Figure 1. Overview of Systematic Targeting and Inhibition of Noncoding GWAS loci with single-cell sequencing (STING-seq).

(A) STING-seq pipeline for perturbation and single-cell analysis of human genetic variants from genome-wide association studies (GWAS). First, plausibly causal variants are identified via statistical fine-mapping of GWAS. After further refinement of candidate cis-regulatory elements (cCREs) using key molecular hallmarks of regulatory elements, CRISPR guide RNAs (gRNAs) are designed to target cCREs and lentivirally transduced at a high multiplicity-of-infection into human cells.
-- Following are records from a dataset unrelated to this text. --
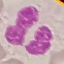
Malaria status: uninfected. Thin blood smear. Giemsa stain. Cell patch, automatically extracted from a larger field of view and resized to 64 × 64 pixels. Acquired by smartphone through the microscope eyepiece.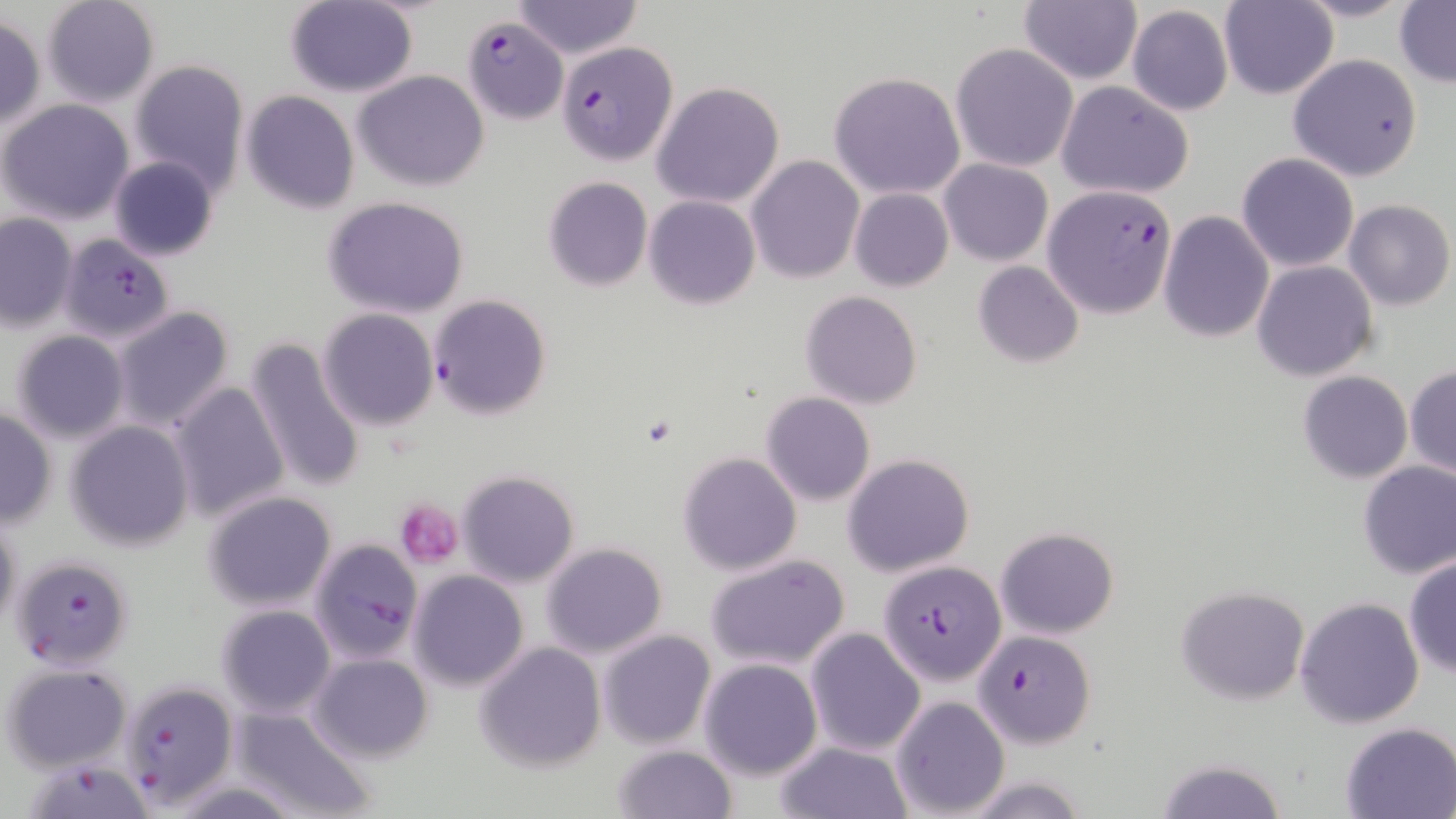
{
  "slide_level_diagnosis": "Plasmodium falciparum",
  "field_of_view": "one of a larger specimen",
  "plasmodium_falciparum_infected_red_blood_cell_locations": "approximate bounding boxes as (x1,y1)-(x2,y2) corner pairs in pixels: (462,16)-(569,124), (556,39)-(679,166), (1045,184)-(1178,320), (64,235)-(185,349), (428,294)-(551,421), (308,537)-(424,665), (8,555)-(135,672), (877,559)-(1005,685), (975,630)-(1098,746), (115,679)-(238,808), (23,758)-(156,819)",
  "image_size": "1456×819 pixels",
  "stain": "May-Grünwald-Giemsa",
  "magnification": "1000x",
  "uninfected_red_blood_cell_locations": "approximate bounding boxes as (x1,y1)-(x2,y2) corner pairs in pixels: (41,0)-(160,106), (283,0)-(419,97), (1020,0)-(1142,84), (1219,0)-(1337,100), (1294,0)-(1418,23), (510,1)-(644,59), (1395,2)-(1456,84), (1126,5)-(1234,116), (0,14)-(46,131), (951,44)-(1078,171), (1288,54)-(1423,181), (129,59)-(250,196), (354,69)-(490,191), (829,71)-(965,199), (652,81)-(785,209), (1055,82)-(1195,199), (241,91)-(359,213), (2,100)-(134,225), (1236,153)-(1360,273), (747,155)-(864,284), (108,156)-(220,262), (938,158)-(1053,265), (542,177)-(652,291), (848,187)-(954,292), (644,194)-(761,308), (322,197)-(471,318), (1343,199)-(1454,310), (1158,211)-(1274,343), (0,212)-(78,332), (1251,260)-(1378,382), (972,261)-(1084,368), (800,292)-(923,409), (110,305)-(236,433), (318,309)-(437,429), (9,329)-(131,443), (245,337)-(367,492), (1406,364)-(1456,478), (1297,371)-(1413,483), (167,381)-(290,523), (761,391)-(875,506), (1,407)-(55,527), (66,420)-(194,551), (678,452)-(800,574), (842,454)-(973,576), (1357,461)-(1456,579), (457,468)-(579,587), (203,491)-(337,611), (0,511)-(21,637), (996,528)-(1119,639), (541,543)-(667,659), (706,555)-(850,671), (1403,555)-(1456,678), (409,571)-(528,691), (1176,585)-(1309,705), (1295,596)-(1425,728), (216,605)-(336,719), (805,628)-(926,756), (599,629)-(716,749), (474,642)-(606,772), (310,653)-(432,762), (699,659)-(822,779), (3,662)-(133,771), (891,696)-(1010,817), (228,706)-(376,819), (1339,721)-(1456,819), (775,740)-(914,819), (612,744)-(737,819), (1154,757)-(1290,819), (160,780)-(309,817)",
  "preparation": "thin blood smear",
  "platelet_locations": "approximate bounding boxes as (x1,y1)-(x2,y2) corner pairs in pixels: (393,499)-(464,570)",
  "modality": "optical microscopy"
}Identify the parasite.
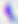
This is Toxoplasma gondii.

Captured at 400x magnification. Photomicrograph.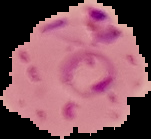
{
  "preparation": "thin blood film",
  "result": "Plasmodium parasites identified",
  "image_type": "cell region segmented out of the field of view; surrounding area masked to black",
  "image_size": "151×139 pixels"
}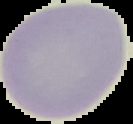

Summary:
  - Preparation: thin blood smear
  - Result: no malaria parasites seen
  - Image type: segmented cell region with the area outside set to black
  - Image size: 133×124 pixels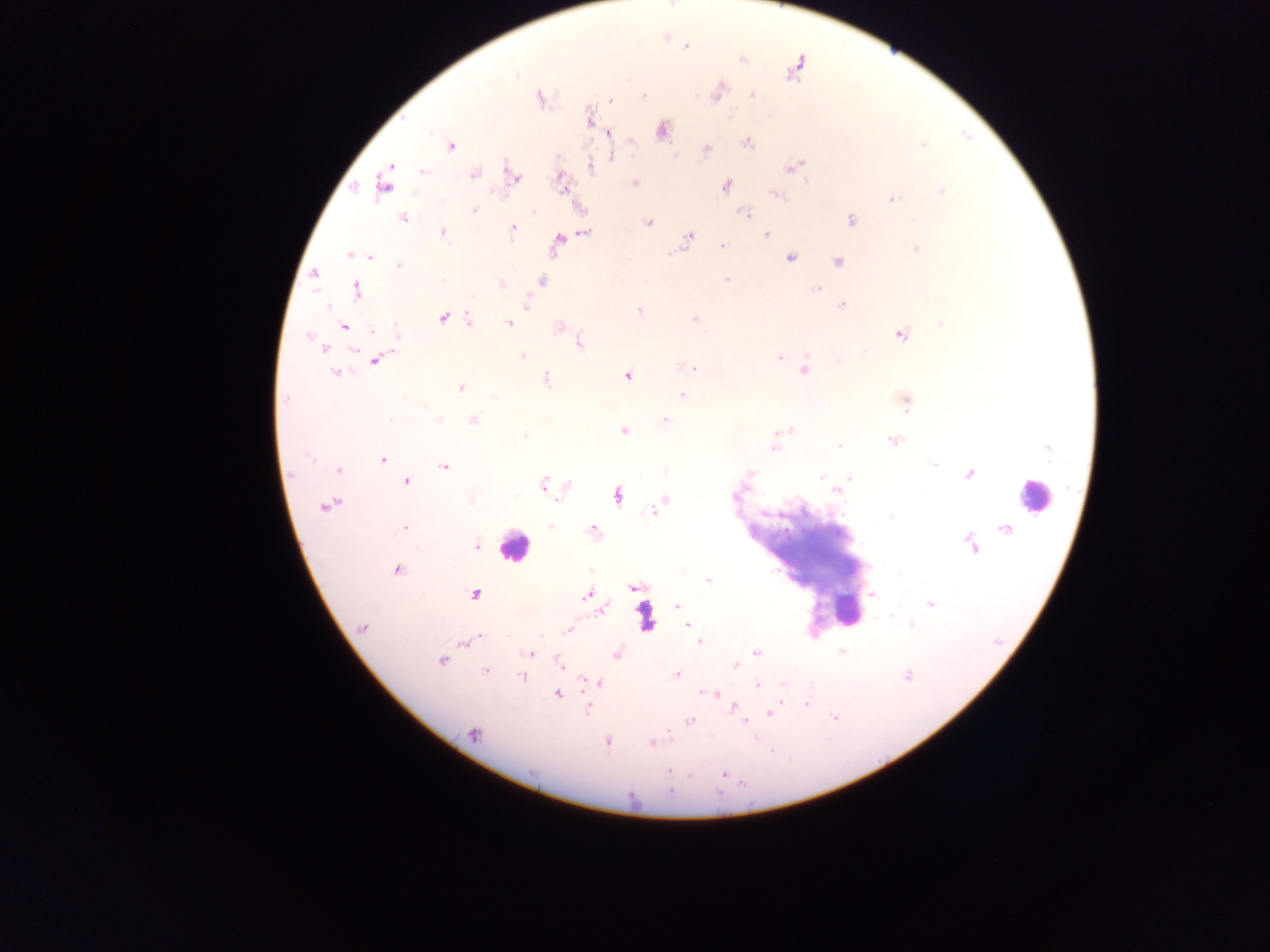 Approximate centers as (x, y) in pixels. Leukocyte locations: (1033, 496), (513, 545), (847, 612). Plasmodium parasite locations: (686, 47), (742, 59), (793, 70), (516, 74), (475, 88), (718, 93), (643, 95), (753, 95), (540, 98), (610, 101), (589, 119), (661, 131), (608, 133), (747, 143), (924, 145), (451, 146), (706, 150), (613, 156), (390, 165), (590, 166), (793, 167), (388, 172), (423, 172), (473, 174), (513, 177), (561, 178), (635, 183), (384, 184), (727, 185), (562, 188), (941, 191), (415, 193), (775, 195), (891, 199), (442, 201), (474, 210), (746, 214), (403, 218), (851, 220), (648, 223), (512, 228), (585, 232), (443, 233), (766, 235), (688, 238), (557, 243), (722, 246), (916, 248), (349, 254), (370, 256), (791, 257), (838, 261), (399, 265), (314, 274), (727, 279), (442, 280), (542, 281), (502, 285), (816, 288), (357, 291), (527, 302), (842, 304), (328, 306), (638, 310), (442, 318), (469, 318), (695, 319), (508, 323), (940, 324), (344, 326), (558, 327), (372, 331), (397, 331), (901, 335), (309, 336), (580, 343), (323, 349), (864, 353), (522, 356), (779, 358), (376, 360), (683, 367), (694, 369), (805, 370), (335, 373), (628, 376), (546, 379), (461, 388), (682, 395), (494, 398), (286, 399), (905, 403), (425, 406), (390, 418), (440, 419), (474, 420), (665, 420), (788, 429), (623, 431), (782, 431), (524, 436), (894, 440), (839, 446), (774, 447), (1049, 450), (309, 457), (382, 459), (932, 464), (444, 466), (338, 469), (749, 473), (969, 474), (821, 477), (850, 478), (407, 482), (544, 484), (568, 484), (837, 491), (618, 495), (734, 495), (664, 499), (471, 500), (325, 505), (658, 506), (652, 511), (890, 517), (550, 526), (404, 529), (593, 530), (971, 544), (477, 546), (397, 570), (709, 581), (634, 588), (474, 594), (586, 595), (873, 595), (930, 603), (677, 606), (603, 610), (911, 624), (688, 626), (362, 627), (568, 629), (540, 635), (478, 638), (699, 642), (464, 643), (757, 652), (842, 652), (529, 655), (617, 655), (440, 661), (559, 664), (736, 666), (485, 672), (676, 674), (907, 676), (521, 678), (601, 683), (784, 683), (758, 685), (706, 693), (714, 694), (558, 695), (807, 704), (733, 707), (588, 708), (770, 713), (835, 717), (689, 721), (744, 722), (474, 735), (607, 743), (652, 744), (668, 770), (724, 774), (670, 791). Thick blood film. Image is 1270×952 pixels. Single field of view. Photographed through a microscope with a mobile-phone camera. Sample from Ghana.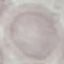

Summary:
  - Malaria status: uninfected
  - Preparation: thin blood film
  - Image type: automatically extracted cell patch, resized to 64 × 64 pixels
  - Stain: Giemsa
  - Capture: smartphone through the microscope eyepiece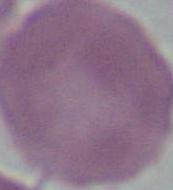
magnification = 1000x
identification = erythrocyte
modality = micrograph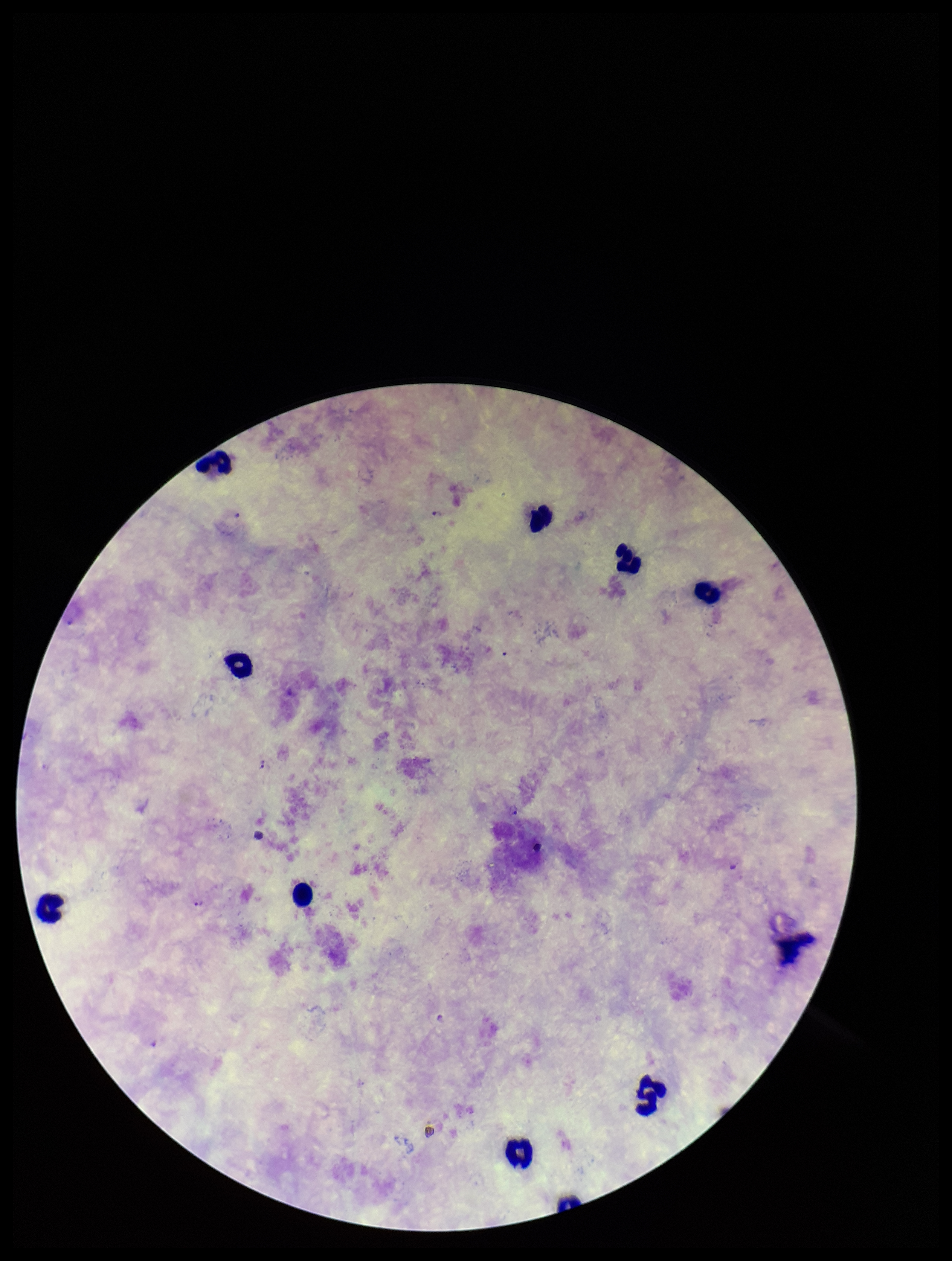

Plasmodium parasites = detected
capture = smartphone photograph through the microscope eyepiece
patient malaria status = infected
preparation = thick
leukocyte count = 11
species reported for this patient = Plasmodium falciparum
stain = Giemsa
field of view = one from this slide
image size = 952×1261 pixels
parasite count = 3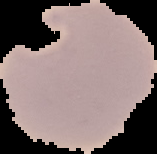

Image is 157×154 pixels. Cell region segmented out of the field of view; the surrounding area is masked to black. Result: malaria parasites detected. From a thin blood film.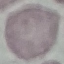

result = no malaria parasites detected
capture = smartphone camera at the microscope eyepiece
stain = Giemsa
preparation = thin smear
image type = cell patch, automatically extracted from a larger field of view and resized to 64 × 64 pixelsState which parasite is depicted.
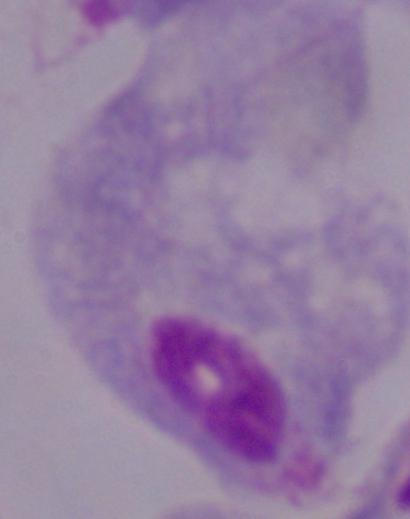

A trichomonad.

Summary:
  - Magnification: 1000x
  - Modality: photomicrographReport the malaria status of this cell.
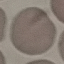

Uninfected.

image type = cell patch, automatically extracted from a larger field of view and resized to 64 × 64 pixels
capture = smartphone through the microscope eyepiece
stain = Giemsa
preparation = thin smear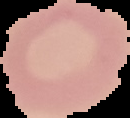
image size = 130×118 pixels
result = no malaria parasites detected
image type = segmented cell region on a black background
preparation = thin blood filmName the parasite shown.
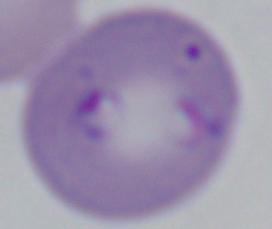
Babesia.

magnification: 1000x
modality: photomicrograph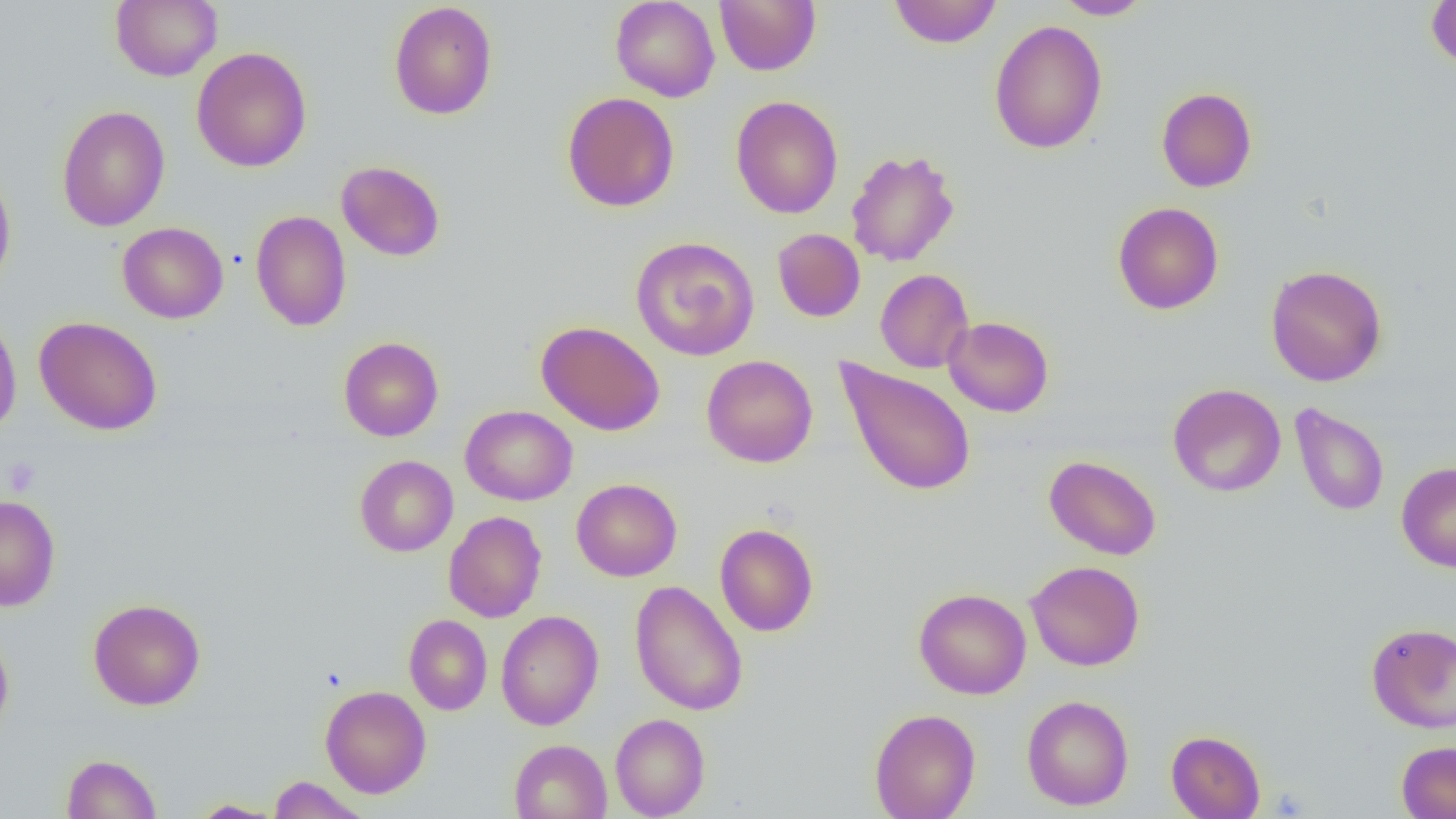

Approximate bounding boxes as [x1, y1, x2, y2] in pixels. Uninfected red blood cell locations: [111, 0, 222, 81], [610, 0, 721, 102], [714, 0, 821, 76], [888, 0, 1002, 49], [1053, 0, 1154, 19], [1426, 0, 1456, 71], [388, 2, 498, 120], [989, 19, 1107, 154], [192, 47, 312, 172], [1156, 87, 1257, 192], [562, 92, 680, 213], [730, 95, 843, 219], [56, 105, 171, 231], [846, 149, 960, 267], [336, 160, 445, 262], [0, 165, 16, 294], [1113, 202, 1224, 315], [250, 210, 351, 331], [117, 222, 228, 323], [772, 228, 865, 322], [630, 236, 759, 361], [1265, 264, 1387, 386], [875, 269, 974, 373], [0, 312, 22, 438], [33, 316, 163, 435], [944, 316, 1054, 417], [536, 321, 665, 436], [339, 336, 443, 441], [701, 354, 818, 468], [835, 358, 978, 498], [1168, 383, 1286, 497], [1289, 403, 1389, 516], [460, 405, 577, 506], [1044, 454, 1162, 560], [355, 455, 458, 556], [1396, 462, 1456, 572], [571, 478, 682, 581], [0, 496, 60, 611], [444, 511, 546, 623], [714, 523, 819, 637], [1025, 560, 1145, 671], [630, 580, 747, 716], [914, 588, 1031, 699], [88, 598, 206, 710], [495, 610, 603, 730], [404, 614, 492, 715], [1366, 622, 1456, 733], [0, 629, 14, 739], [320, 685, 431, 798], [1021, 694, 1134, 811], [869, 708, 980, 819], [610, 713, 710, 818], [1166, 730, 1266, 819], [509, 739, 612, 819], [1397, 741, 1456, 818], [61, 753, 162, 818], [268, 776, 369, 819], [187, 799, 286, 818]. Platelet locations: [2, 457, 41, 497]. Slide-level diagnosis: negative for blood parasites. Thin blood film. 1000x magnification. Single field of view. Image is 1456×819 pixels. Light microscopy.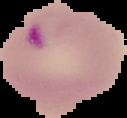
image size = 127×118 pixels
image type = segmented cell region with the area outside set to black
malaria status = parasitized
preparation = thin blood smear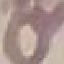

{
  "result": "negative for malaria parasites",
  "stain": "Giemsa",
  "image_type": "cell patch, automatically extracted from a larger field of view and resized to 64 × 64 pixels",
  "preparation": "thin smear",
  "capture": "smartphone through the microscope eyepiece"
}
Using multimodal single-cell sequencing, target genes for GWAS variants are identified using differential transcript or protein expression. (B) The number of targeted GWAS variants mapping to cCREs across 29 blood traits in UK Biobank (n = 361,194 participants) and 15 blood traits in the Blood Cell Consortium (n = 746,667 participants). (C) Lentiviral CRISPR inhibition (CRISPRi) vector with a single effector domain (KRAB-dCas9) or dual effector domains (KRAB-dCas9-MeCP2). (D) Mean digital PCR gene expression in human erythrocyte cells (K562) by targeting the transcription start sites (TSS) and known enhancers of three genes (MRPS23, SLC25A27 and FSCN1) with either single-effector KRAB-dCas9 or dual-effector KRAB-dCas9-MeCP2 CRISPRi. Error bars indicate s.e.m.